* _DATA TO USE_:
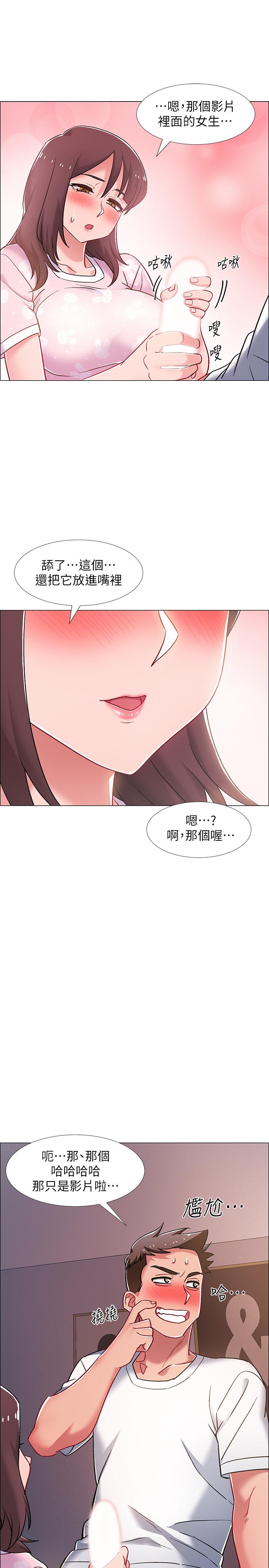 入伍倒數中 在线观看 第18話-那些可以用嘴做的事 漫画图片32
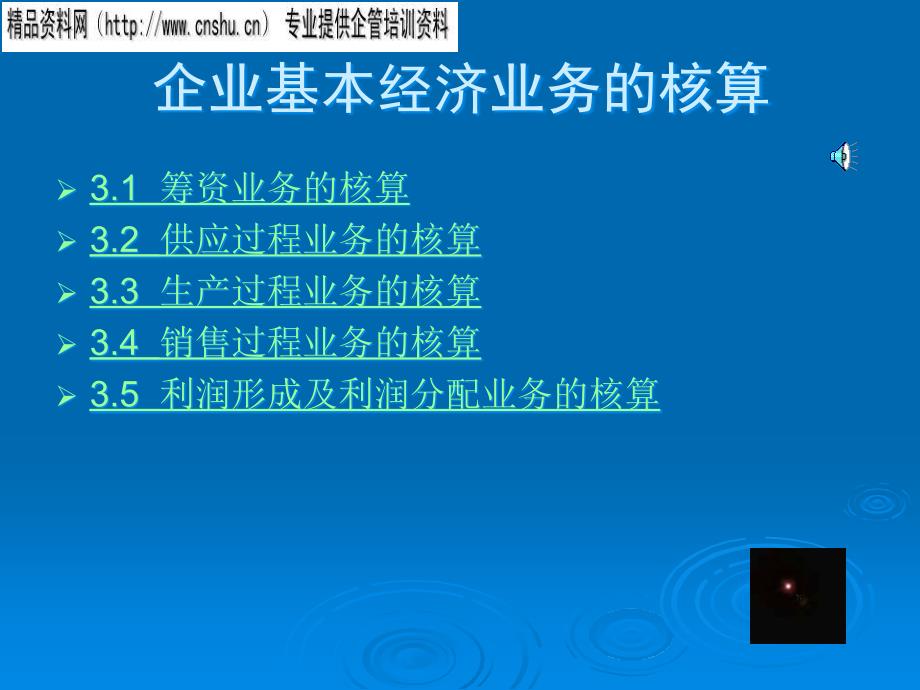 {能源化工管理}能源企业基本经济业务的核算_第1页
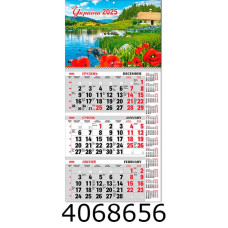 Календар 2026 настін. кварт. 1 спір. Експрес Удачі (20) BG1 26-02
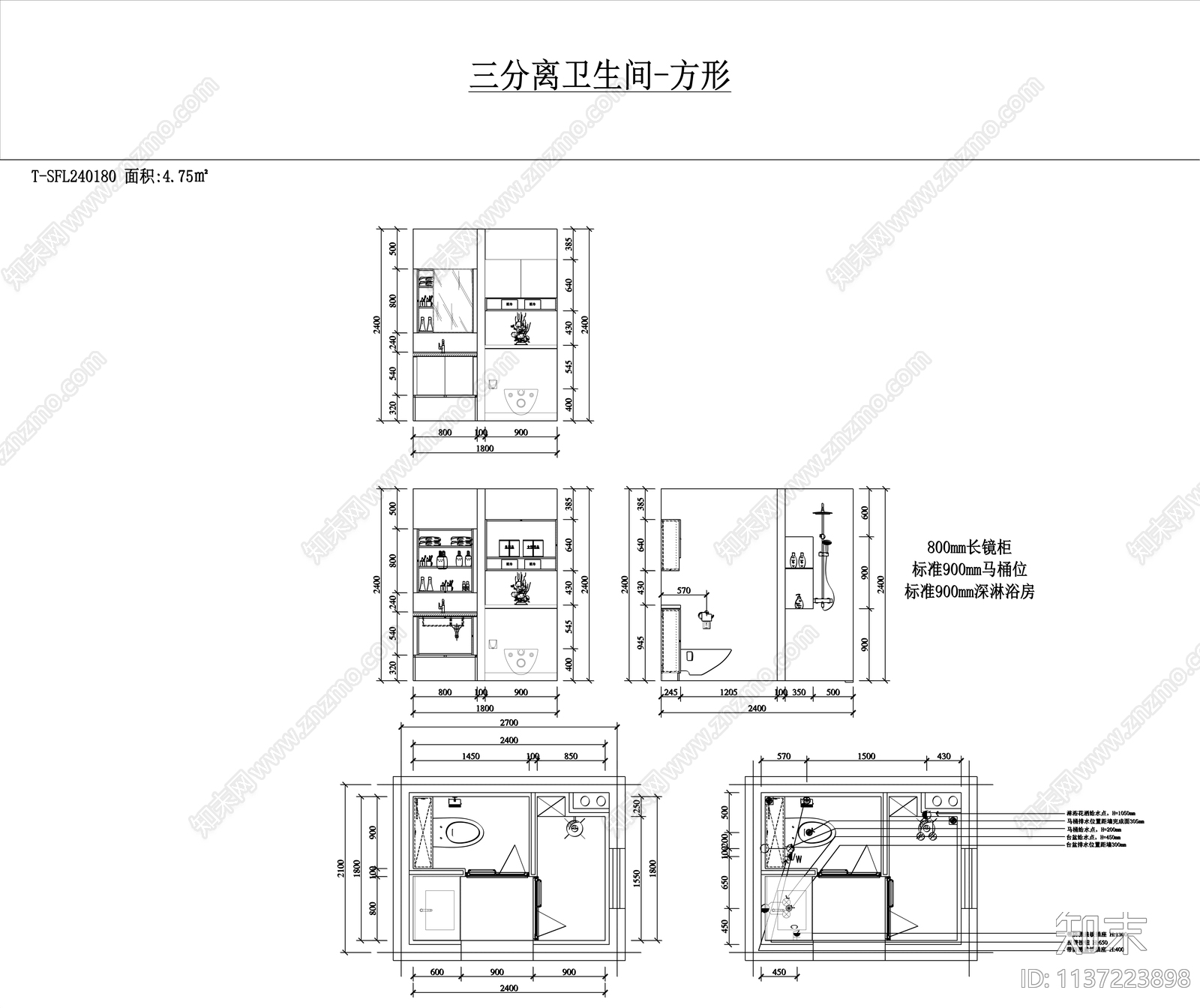 卫生间平立面方案图施工图下载【ID:1137223898】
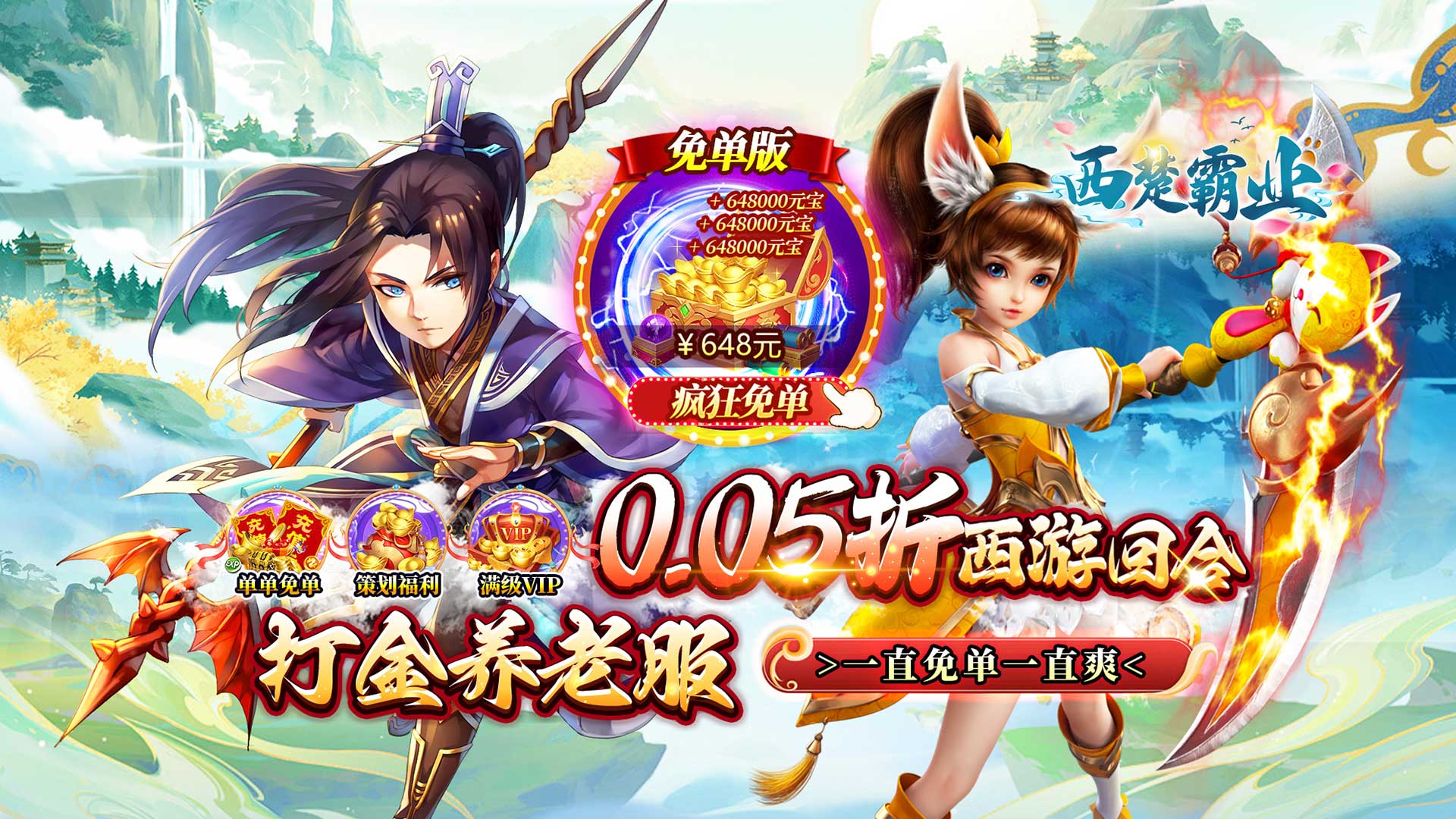 西楚霸业(0.05折打金养老服)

* _WHAT THIS TASK INVOLVES_: Reproduce each line of the listing above word for word, leaving out the pictures.

* _SOLVED PROBLEM_:
 入伍倒數中 在线观看 第18話-那些可以用嘴做的事 漫画图片32
 {能源化工管理}能源企业基本经济业务的核算_第1页
 Календар 2026 настін. кварт. 1 спір. Експрес Удачі (20) BG1 26-02
 卫生间平立面方案图施工图下载【ID:1137223898】
 西楚霸业(0.05折打金养老服)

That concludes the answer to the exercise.